Am 20.09.2012 22:38, schrieb Honton, Charles:
<snip>
This obviously makes the concurrency problem easier :)
Apart from this case, it would be good to agree on exactly what it
means for [configuration] to be threadsafe. Is it basically the
semantics of ConcurrentHashmap? Or are there sequencing / event
serialization constraints? For example, suppose the sequence below
happens
Thread A start add property
Thread B start clear
Thread A notify property change
Thread B notify clear
Thread B clear map
Thread A update map
Is it OK for this sequence to happen? Is it OK for A's add to trump
B's clear even though B's activation started later and B's
notification was later?
This is a very good point, I did not think about this. It would be
very confusing for an event listener to receive a clear event and
then find out that the configuration is not empty.

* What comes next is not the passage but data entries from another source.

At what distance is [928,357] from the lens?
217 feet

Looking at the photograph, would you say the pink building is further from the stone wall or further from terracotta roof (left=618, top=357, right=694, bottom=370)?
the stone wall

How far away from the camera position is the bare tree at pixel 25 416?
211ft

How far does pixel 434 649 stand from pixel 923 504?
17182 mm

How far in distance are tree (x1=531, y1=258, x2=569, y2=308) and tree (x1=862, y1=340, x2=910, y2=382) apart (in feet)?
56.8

So I guess it is too naive to simply replace the plain map by a
concurrent map to gain thread-safety. We will then probably have
to use a read-write lock for map-based configurations, too. Well,
this is not too bad. The only thing which worries me a bit is that
we have to call event listeners while the lock is held. This is an
anti-pattern described by Bloch: "Don't call an alien method with
a lock held!". Does anybody has an idea how we could prevent this?
Interesting problem. Unfortunately, I don't think you can enforce
the serializability invariant (no interleaving as above) without
some [configuration] thread holding a lock while notification
happens. You could queue notify-update tasks so add/update
invocations don't block; but whatever thread actually executes the
tasks would have to lock takes from the queue while notifies
complete. That might not be that bad, since you could continue to
services reads (of yet-to-be-updated data) and queue updates while
the foreign lock was held; but it still violates the maxim, with the
consequence that a hung listener could stop updates from happening.
For a similar problem I once used a single-threaded executor. The code
holding the lock just scheduled tasks at the executor which were
responsible for sending notifications to event listeners. The tasks were
initialized with the events to propagate and a snapshot of the currently
registered event listeners.
Not sure whether this is a suitable approach for the problem at hand. It
is probably not a good idea to create a new executor service for each
Configuration object. And having a single shared instance can become a
bottle neck.
Is serializability what's desired? Or is it consistency? I can imagine a
situation where multiple properties must enforce some invariant
relationship. The producer would like to be able to hold off notifying
the property consumers before the next property change fixes the invariant
constraint violation. Likewise the consumer might want a set which is
invariant between applying the first property and the last property.
Honestly, I don't know. I hope that we can start with something simple
and then build advanced functionality on top of it.